Four different Thai traditional chili peppers, namely bird pepper (Capsicum frutescens), red chili spur peppers (Capsicum annuum), green bell peppers and sweet pepper (C. annuum) were investigated for their antimutagenic properties. Each chili was prepared in three formulations commonly used for chili food processing; raw paste (chili ground in water), pickled in vinegar or stir-fried in palm oil. Each sample was tested for its antimutagenic effect against urethane by using the somatic mutation and recombination of wing hair of Drosophila melanogaster as an indicator.

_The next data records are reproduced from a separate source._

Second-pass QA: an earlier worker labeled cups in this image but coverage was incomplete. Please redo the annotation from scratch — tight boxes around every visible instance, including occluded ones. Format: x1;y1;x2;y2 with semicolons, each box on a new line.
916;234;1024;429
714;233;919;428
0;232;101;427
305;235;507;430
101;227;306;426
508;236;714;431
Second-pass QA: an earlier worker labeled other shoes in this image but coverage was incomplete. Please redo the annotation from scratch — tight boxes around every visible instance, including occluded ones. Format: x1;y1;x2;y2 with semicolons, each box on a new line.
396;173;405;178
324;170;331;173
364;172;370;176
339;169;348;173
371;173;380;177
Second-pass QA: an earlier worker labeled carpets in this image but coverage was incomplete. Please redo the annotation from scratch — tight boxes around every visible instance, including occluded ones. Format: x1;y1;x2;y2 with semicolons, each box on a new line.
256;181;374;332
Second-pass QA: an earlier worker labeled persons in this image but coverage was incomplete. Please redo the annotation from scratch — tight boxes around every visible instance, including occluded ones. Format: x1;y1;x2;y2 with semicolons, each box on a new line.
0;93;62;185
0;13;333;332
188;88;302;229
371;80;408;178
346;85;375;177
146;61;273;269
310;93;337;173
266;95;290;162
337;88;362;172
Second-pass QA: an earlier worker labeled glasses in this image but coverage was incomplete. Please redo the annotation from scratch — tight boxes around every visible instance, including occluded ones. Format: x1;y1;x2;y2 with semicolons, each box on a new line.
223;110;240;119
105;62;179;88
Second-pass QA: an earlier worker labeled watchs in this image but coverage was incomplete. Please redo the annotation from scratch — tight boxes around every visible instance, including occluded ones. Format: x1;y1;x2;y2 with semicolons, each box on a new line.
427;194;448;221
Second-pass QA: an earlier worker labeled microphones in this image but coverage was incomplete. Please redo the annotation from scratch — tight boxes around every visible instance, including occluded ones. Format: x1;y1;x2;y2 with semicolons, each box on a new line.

Three-day-old larvae, trans-heterozygous for two genetic markers, multiple wing hairs mwh and orrigon (ORR;flr3), were exposed to urethane alone or in combination with each chili formulation. The various processing methods for chilies differentially extracted the antimutagenic chili components. The specific chili as well as the method of processing influenced the observed antimutagenic properties against urethane. This suggested each chili contains a unique complex mixture of many antimutagens. Co-treatment and pre-treatment experiments showed that both direct and indirect protective mechanisms are involved in an 'activation' process to give antimutagenesis effects. An association between antigenotoxicity and glutathione transferase activity could not be established.

摘要

对四种不同的泰国传统辣椒,即朝天椒(辣椒)、红尖椒(辣椒)、青椒和甜椒(辣椒)的抗诱变特性进行了研究。每种辣椒都采用了三种常用于辣椒食品加工的配方进行制备:生糊(辣椒在水中研磨)、醋渍或用棕榈油炒制。通过以黑腹果蝇翅毛的体细胞突变和重组为指标,测试了每个样品对氨基甲酸乙酯的抗诱变作用。将携带两个遗传标记(多翅毛mwh和orrigon(ORR;flr3))的三日龄转杂合幼虫单独或与每种辣椒配方联合暴露于氨基甲酸乙酯。辣椒的各种加工方法对辣椒抗诱变成分的提取存在差异。特定的辣椒以及加工方法会影响观察到的对氨基甲酸乙酯的抗诱变特性。这表明每种辣椒都含有许多抗诱变剂的独特复杂混合物。共处理和预处理实验表明,直接和间接保护机制都参与了产生抗诱变作用的“激活”过程。无法确定抗原毒性与谷胱甘肽转移酶活性之间的关联。